This was supposed to be Aaron Rodgers dueling with Patrick Mahomes.
Instead, it was a given Mahomes and Travis Kelce would lead a one-sided win in front of Taylor Swift.
Zach Wilson changed the Sunday night script, though.
Wilson turned in perhaps the most impressive performance of his young career. Unfortunately, his New York Jets still fell to the reigning Super Bowl champion Kansas City Chiefs, 23-20, and a Wilson fumble in the fourth quarter loomed large in the loss.
“I thought he was really good,” Jets head coach Robert Saleh said. “Gave us a chance to win the game, brought us back. If he plays like that, we’re gonna win a lot of football games.”
Wilson finished the night 28 of 39, completing 71.8% of his passes, for 245 yards, two touchdowns, no interceptions and a 105.2 rating. But it was more than the sturdy box score. He showed confidence, poise, solid decision-making and showcased a big arm and some tight-window accuracy at times.
There was the fumble, though. With 7:24 remaining in the ballgame, Wilson dropped a shotgun snap. The Chiefs recovered. Mahomes and Co., aided by a controversial defensive holding call against Sauce Gardner, ran out the clock, and Wilson never had a chance at redemption.
Though his overall game was lauded, it was that one play that Wilson cited as having lost the night.
“To be driving right there, to drop a snap, I cannot do that,” said Wilson, who was visibly downtrodden in his postgame news conference. “I lost us that game, and I cannot do that.
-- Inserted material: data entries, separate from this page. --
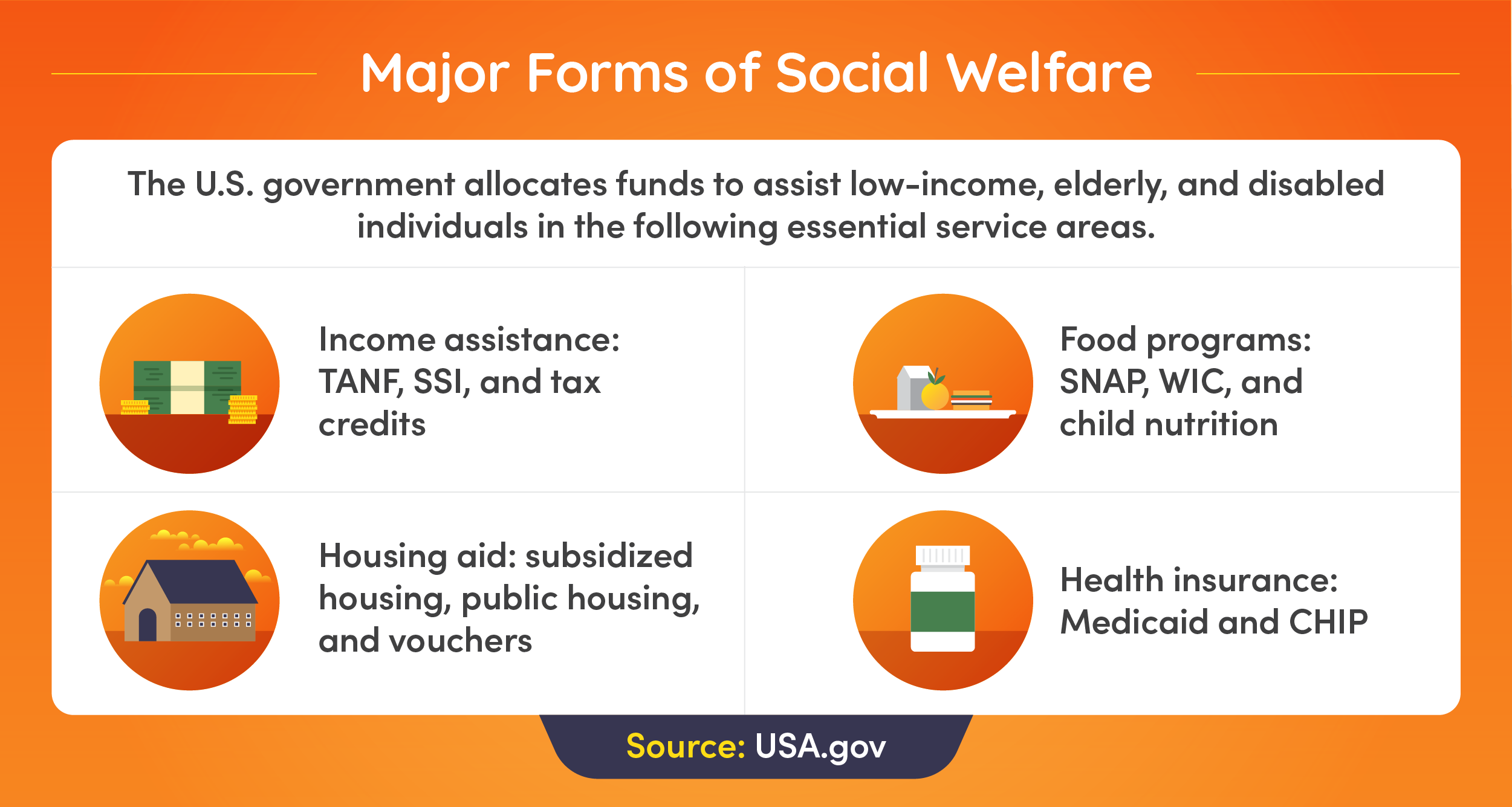 Major Forms of Social Welfare

The U.S. government allocates funds to assist low-income, elderly, and disabled individuals in the following essential service areas.

Income assistance: TANF, SSI, and tax credits

Food programs: SNAP, WIC, and child nutrition

Housing aid: subsidized housing, public housing, and vouchers

Health insurance: Medicaid and CHIP

Source: USA.gov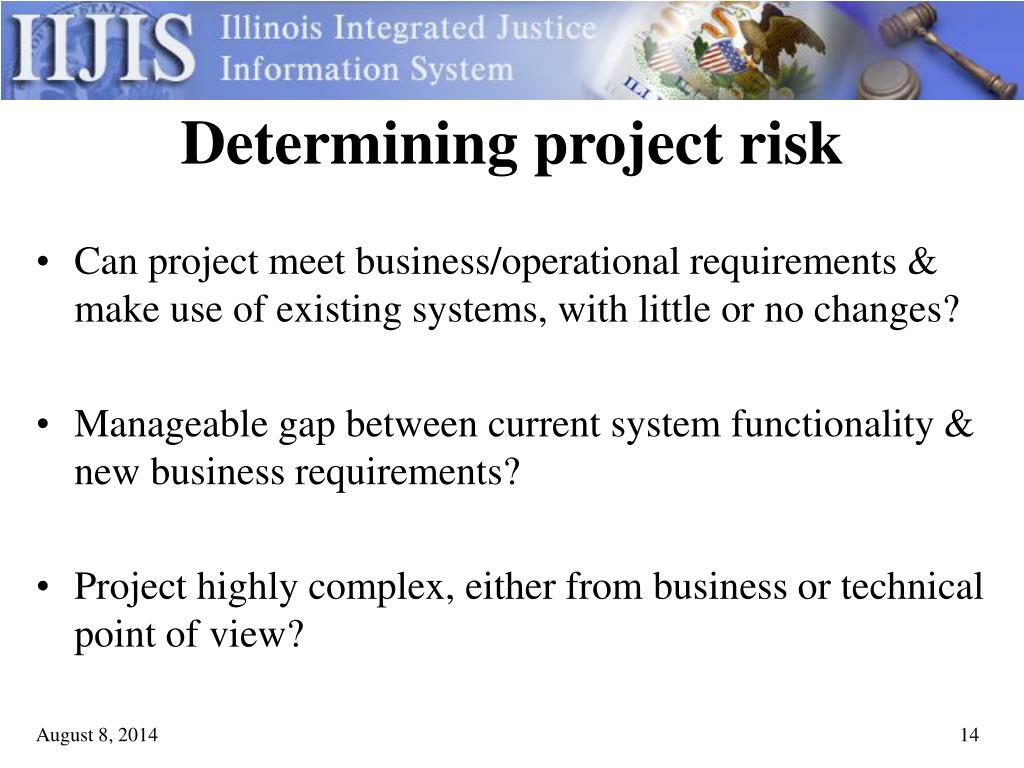 IIJIS Illinois Integrated Justice Information System

Determining project risk

• Can project meet business/operational requirements & make use of existing systems, with little or no changes?

• Manageable gap between current system functionality & new business requirements?

• Project highly complex, either from business or technical point of view?

August 8, 2014

14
Was making it clear to those guys that I need to be better, I need to be better on the little things, the details. Can’t happen.”
Whether Wilson lost the Jets their third straight game is up for discussion, perhaps. That he kept them in it, rallied them from an early deficit and gave them a chance to win is not. Still, the 24-year-old shouldered the blame. The snap was low to the left at his hip. Not great, but he should’ve had it.
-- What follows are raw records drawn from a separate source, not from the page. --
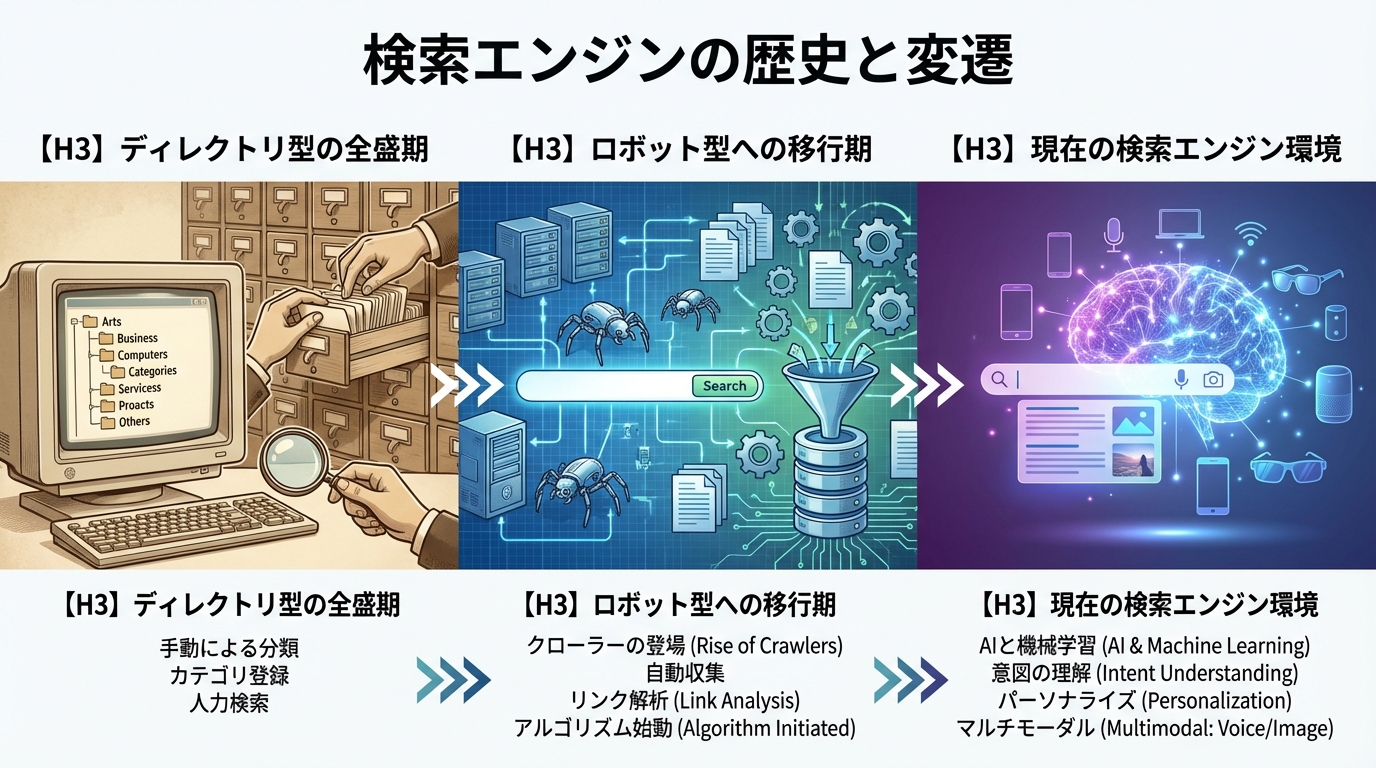 検索エンジンの歴史と変遷

【H3】ディレクトリ型の全盛期

【H3】ロボット型への移行期

【H3】現在の検索エンジン環境

Arts
Business
Computers
Categories
Servicess
Proacts
Others

Search

【H3】ディレクトリ型の全盛期

手動による分類
カテゴリ登録
人力検索

【H3】ロボット型への移行期

クローラーの登場 (Rise of Crawlers)
自動収集
リンク解析 (Link Analysis)
アルゴリズム始動 (Algorithm Initiated)

【H3】現在の検索エンジン環境

AIと機械学習 (AI & Machine Learning)
意図の理解 (Intent Understanding)
パーソナライズ (Personalization)
マルチモーダル (Multimodal: Voice/Image)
“That’s on me,” Wilson said. “Critical situation, I can’t have a play like that. I cannot drop the ball.”
Saleh had a different take.
“I haven’t had a chance to talk to him yet, but I’m sure he’s beating himself up over a play or two here or there, but he shouldn’t,” Saleh said. “There’s nothing that he should be ashamed of.”
That one play was largely the bad and the ugly. The good was apparent through the majority of the preceding three quarters and change. And there was the second-half opening drive that was simply great.
Down, 17-2, Wilson drove Jets 62 yards and looked to have made a dazzling throw to Tyler Conklin for a touchdown. Alas, the low throw was dropped by Conklin on a diving attempt. New York settled for a field goal.
“I threw that one low to Conklin,” Wilson said. “That should’ve been a touchdown. Not ending in a field goal. It’s the little things that win games, and if you want to be great, you have to have those. And I need to be better on those.”
However, before the half, Wilson connected with C.J. Uzomah for a 1-yard score.
Heading out of the locker room trailing, 20-12, Wilson led the Jets on a seven-play, 75-yard odyssey that was a portrait of the former No. 2 overall pick at his very best.
He was 5 of 5, including two tight window completions for a +44.1% completion percentage over expected, per Next Gen Stats. He was cooking with gas and playing with confidence. The drive culminated with a 10-yard scoring hookup to Allen Lazard. A moment later, Wilson scrambled in for a diving two-point conversion. He was lifted up and into the air by a teammate. It was likely the Jets’ finest moment since Week 1 after they rallied in the aftermath of Rodgers’ tearing his Achilles.
Two punts and the aforementioned fumble followed, though.
“I felt like (offensive coordinator Nathaniel Hackett) did an unbelievable job today mixing it up and taking shots and spreading it around,” Wilson said. “I thought he was keeping them on their toes. I thought we had a good plan, I thought I was seeing it really well. I would say we need to keep building on this, but I need to be better with the details.”
New York sits at 1-3. That’s the harsh reality of it all.
Still, Wilson was slinging it on Sunday. This isn’t his first good game, but it was his first in a long time and at least temporarily rewarded Saleh’s undying confidence in him.
Perhaps there was a silver lining for Gang Green. Perhaps not.
“You can always take positives out of any situation,” Saleh said. “No moral victories, but would have liked to have seen if we could have pulled that one off on that last drive.”
Nevertheless, Wilson definitely walked away having earned his opponents’ respect, including his counterpart on Sunday, the reigning NFL Most Valuable Player.
Said Mahomes to Melissa Stark at the end of the NBC broadcast: “He played his ass off.”